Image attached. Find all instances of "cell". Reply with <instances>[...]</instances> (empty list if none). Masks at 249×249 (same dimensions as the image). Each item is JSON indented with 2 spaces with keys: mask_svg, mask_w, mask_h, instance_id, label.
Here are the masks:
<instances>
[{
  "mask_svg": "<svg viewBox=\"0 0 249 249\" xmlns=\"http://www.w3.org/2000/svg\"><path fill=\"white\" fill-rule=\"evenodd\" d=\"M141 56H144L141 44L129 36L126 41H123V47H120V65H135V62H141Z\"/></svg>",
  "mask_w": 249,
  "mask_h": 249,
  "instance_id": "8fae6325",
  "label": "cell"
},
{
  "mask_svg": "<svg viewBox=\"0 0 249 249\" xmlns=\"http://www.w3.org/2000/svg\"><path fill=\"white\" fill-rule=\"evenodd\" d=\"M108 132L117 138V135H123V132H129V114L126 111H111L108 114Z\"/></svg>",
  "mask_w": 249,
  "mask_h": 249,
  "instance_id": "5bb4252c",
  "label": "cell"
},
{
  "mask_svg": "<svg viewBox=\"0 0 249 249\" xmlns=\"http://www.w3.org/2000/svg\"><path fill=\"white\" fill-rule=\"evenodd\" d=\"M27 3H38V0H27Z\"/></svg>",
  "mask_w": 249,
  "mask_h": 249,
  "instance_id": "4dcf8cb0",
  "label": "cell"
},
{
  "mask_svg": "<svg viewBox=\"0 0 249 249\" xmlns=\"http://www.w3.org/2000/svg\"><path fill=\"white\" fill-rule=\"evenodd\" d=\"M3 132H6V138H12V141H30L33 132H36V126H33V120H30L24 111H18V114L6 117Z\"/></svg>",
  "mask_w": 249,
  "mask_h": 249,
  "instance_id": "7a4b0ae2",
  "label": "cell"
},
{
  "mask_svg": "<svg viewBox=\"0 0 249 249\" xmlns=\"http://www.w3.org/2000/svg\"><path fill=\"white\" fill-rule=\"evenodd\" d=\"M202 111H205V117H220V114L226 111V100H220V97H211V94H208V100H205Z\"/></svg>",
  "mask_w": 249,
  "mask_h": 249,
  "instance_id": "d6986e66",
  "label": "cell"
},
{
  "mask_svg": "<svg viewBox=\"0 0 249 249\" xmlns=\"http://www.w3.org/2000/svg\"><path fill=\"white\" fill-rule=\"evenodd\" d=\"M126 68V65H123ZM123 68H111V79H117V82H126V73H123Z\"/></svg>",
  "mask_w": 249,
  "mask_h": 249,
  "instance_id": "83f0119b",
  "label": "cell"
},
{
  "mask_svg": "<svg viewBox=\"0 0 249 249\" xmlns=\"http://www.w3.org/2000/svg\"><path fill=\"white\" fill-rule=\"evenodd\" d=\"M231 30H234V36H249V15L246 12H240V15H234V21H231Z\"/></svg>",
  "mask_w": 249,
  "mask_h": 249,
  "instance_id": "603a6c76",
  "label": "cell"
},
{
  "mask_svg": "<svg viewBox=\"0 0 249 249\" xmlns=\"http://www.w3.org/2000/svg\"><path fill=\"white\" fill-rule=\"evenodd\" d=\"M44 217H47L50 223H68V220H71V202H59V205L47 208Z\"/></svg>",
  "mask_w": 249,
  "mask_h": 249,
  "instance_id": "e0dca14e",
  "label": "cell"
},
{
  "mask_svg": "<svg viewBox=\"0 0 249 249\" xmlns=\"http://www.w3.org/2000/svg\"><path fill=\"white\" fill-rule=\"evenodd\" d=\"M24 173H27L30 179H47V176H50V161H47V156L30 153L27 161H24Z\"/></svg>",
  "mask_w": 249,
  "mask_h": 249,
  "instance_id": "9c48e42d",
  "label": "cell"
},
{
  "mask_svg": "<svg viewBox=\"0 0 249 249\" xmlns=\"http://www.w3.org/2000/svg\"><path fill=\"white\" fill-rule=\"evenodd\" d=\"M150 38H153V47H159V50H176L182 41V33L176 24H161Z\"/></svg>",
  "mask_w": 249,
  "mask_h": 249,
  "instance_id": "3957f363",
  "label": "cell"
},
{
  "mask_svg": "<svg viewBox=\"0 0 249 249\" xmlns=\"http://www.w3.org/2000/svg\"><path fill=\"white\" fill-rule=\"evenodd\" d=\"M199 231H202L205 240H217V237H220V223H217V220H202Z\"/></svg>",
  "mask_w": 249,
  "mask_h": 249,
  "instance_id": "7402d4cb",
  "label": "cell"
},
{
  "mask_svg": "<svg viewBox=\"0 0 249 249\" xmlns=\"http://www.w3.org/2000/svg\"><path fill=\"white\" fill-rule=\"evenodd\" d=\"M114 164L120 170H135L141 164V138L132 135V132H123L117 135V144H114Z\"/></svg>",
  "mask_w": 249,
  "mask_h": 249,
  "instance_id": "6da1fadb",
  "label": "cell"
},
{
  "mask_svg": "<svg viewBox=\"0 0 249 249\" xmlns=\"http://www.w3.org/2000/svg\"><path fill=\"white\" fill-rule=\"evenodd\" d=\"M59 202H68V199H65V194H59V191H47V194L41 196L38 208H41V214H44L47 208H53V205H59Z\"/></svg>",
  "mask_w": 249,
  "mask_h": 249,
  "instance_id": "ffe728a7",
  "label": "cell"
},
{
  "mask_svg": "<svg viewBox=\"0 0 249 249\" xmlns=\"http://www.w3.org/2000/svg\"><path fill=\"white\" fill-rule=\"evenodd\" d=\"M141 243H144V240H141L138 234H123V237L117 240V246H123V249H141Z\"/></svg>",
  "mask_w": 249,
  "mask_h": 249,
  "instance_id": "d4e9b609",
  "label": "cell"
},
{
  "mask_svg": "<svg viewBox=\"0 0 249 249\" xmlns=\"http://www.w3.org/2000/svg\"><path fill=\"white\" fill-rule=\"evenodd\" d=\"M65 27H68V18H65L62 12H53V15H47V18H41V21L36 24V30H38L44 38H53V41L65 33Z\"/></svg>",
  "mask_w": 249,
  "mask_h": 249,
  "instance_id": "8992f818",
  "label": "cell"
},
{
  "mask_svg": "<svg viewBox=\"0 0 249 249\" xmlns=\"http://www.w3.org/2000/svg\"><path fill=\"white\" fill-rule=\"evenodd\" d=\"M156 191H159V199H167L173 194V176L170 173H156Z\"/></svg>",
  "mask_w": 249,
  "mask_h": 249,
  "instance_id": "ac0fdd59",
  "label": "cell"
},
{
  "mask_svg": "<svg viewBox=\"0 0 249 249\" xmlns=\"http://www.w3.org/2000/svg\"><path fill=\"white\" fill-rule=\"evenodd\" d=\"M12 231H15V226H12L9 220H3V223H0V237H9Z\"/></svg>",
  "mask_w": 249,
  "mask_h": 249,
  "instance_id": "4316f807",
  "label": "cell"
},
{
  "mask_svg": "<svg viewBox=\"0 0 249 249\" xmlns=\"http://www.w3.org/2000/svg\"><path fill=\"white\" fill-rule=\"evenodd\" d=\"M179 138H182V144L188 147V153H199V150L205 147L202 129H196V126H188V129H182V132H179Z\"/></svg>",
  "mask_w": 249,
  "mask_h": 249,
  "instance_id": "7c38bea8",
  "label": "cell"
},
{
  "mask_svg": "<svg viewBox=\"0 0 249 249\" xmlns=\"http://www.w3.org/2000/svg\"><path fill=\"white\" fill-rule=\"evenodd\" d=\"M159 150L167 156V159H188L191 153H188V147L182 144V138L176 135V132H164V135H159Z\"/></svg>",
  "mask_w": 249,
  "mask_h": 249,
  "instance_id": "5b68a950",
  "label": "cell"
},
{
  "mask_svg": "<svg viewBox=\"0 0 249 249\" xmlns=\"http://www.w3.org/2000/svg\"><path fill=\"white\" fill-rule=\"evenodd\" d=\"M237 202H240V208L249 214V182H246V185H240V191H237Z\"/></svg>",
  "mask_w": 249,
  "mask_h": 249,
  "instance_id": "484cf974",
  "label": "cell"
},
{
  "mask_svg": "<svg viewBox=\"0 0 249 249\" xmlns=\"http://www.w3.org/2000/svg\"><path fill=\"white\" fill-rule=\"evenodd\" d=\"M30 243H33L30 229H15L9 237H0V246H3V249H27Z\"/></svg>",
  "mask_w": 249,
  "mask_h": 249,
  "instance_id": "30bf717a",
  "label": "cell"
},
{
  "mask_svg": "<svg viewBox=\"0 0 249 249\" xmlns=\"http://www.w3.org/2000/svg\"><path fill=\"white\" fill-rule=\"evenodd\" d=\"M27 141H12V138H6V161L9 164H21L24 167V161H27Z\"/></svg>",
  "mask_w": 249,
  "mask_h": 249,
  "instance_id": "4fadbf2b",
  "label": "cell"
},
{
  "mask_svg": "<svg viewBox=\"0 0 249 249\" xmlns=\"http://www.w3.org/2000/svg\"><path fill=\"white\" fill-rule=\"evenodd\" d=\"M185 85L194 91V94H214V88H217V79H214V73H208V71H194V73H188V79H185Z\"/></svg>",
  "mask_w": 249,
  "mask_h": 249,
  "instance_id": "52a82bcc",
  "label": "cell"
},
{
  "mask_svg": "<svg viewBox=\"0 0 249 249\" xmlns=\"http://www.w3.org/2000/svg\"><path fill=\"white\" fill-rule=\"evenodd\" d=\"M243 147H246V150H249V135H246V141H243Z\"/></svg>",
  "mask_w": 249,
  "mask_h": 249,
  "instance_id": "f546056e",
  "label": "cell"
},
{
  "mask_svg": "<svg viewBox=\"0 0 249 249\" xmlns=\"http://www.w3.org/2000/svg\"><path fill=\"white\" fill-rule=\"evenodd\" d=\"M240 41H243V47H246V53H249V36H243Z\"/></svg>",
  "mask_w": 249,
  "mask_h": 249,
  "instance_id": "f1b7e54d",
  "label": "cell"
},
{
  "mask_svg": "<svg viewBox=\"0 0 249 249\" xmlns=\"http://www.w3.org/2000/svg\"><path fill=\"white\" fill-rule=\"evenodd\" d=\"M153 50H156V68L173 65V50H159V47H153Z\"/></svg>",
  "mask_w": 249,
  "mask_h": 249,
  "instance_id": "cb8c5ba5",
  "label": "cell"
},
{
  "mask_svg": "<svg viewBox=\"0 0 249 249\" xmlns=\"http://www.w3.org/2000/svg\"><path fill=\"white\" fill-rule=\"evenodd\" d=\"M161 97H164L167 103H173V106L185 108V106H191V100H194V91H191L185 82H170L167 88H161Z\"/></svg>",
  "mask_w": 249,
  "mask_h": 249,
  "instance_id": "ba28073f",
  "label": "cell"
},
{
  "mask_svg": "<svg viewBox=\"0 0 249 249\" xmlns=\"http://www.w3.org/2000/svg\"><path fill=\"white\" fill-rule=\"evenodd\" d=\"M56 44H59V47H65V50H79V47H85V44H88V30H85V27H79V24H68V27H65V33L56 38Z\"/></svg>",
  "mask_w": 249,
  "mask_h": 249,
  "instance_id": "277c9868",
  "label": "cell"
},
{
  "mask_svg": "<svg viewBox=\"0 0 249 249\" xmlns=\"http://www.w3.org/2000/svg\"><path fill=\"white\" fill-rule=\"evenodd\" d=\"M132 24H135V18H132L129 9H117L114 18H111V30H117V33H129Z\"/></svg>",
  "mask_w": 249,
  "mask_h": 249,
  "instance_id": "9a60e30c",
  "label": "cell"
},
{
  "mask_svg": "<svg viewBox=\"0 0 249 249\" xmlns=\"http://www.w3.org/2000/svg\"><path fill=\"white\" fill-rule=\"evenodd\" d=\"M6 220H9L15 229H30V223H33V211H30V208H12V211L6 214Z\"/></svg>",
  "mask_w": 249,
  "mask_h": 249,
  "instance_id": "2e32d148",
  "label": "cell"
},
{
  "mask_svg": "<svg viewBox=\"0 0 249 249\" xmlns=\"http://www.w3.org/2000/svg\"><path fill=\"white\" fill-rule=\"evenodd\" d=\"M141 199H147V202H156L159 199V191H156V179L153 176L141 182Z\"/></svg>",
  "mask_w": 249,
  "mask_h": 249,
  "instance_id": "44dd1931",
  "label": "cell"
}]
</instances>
+++++
- Prompt
Rewrite the records from their first line through the line containing "132H6V138H12V141H30L33 132H36V126H33V120H30L24 111H18V114L6", replacing each "instance_id" with "mask_id" and leaving everything else unchanged.

- Answer below
Image attached. Find all instances of "cell". Reply with <instances>[...]</instances> (empty list if none). Masks at 249×249 (same dimensions as the image). Each item is JSON indented with 2 spaces with keys: mask_svg, mask_w, mask_h, mask_id, label.
Here are the masks:
<instances>
[{
  "mask_svg": "<svg viewBox=\"0 0 249 249\" xmlns=\"http://www.w3.org/2000/svg\"><path fill=\"white\" fill-rule=\"evenodd\" d=\"M141 56H144L141 44L129 36L126 41H123V47H120V65H135V62H141Z\"/></svg>",
  "mask_w": 249,
  "mask_h": 249,
  "mask_id": "8fae6325",
  "label": "cell"
},
{
  "mask_svg": "<svg viewBox=\"0 0 249 249\" xmlns=\"http://www.w3.org/2000/svg\"><path fill=\"white\" fill-rule=\"evenodd\" d=\"M108 132L117 138V135H123V132H129V114L126 111H111L108 114Z\"/></svg>",
  "mask_w": 249,
  "mask_h": 249,
  "mask_id": "5bb4252c",
  "label": "cell"
},
{
  "mask_svg": "<svg viewBox=\"0 0 249 249\" xmlns=\"http://www.w3.org/2000/svg\"><path fill=\"white\" fill-rule=\"evenodd\" d=\"M27 3H38V0H27Z\"/></svg>",
  "mask_w": 249,
  "mask_h": 249,
  "mask_id": "4dcf8cb0",
  "label": "cell"
},
{
  "mask_svg": "<svg viewBox=\"0 0 249 249\" xmlns=\"http://www.w3.org/2000/svg\"><path fill=\"white\" fill-rule=\"evenodd\" d=\"M3 132H6V138H12V141H30L33 132H36V126H33V120H30L24 111H18V114L6 117Z\"/></svg>",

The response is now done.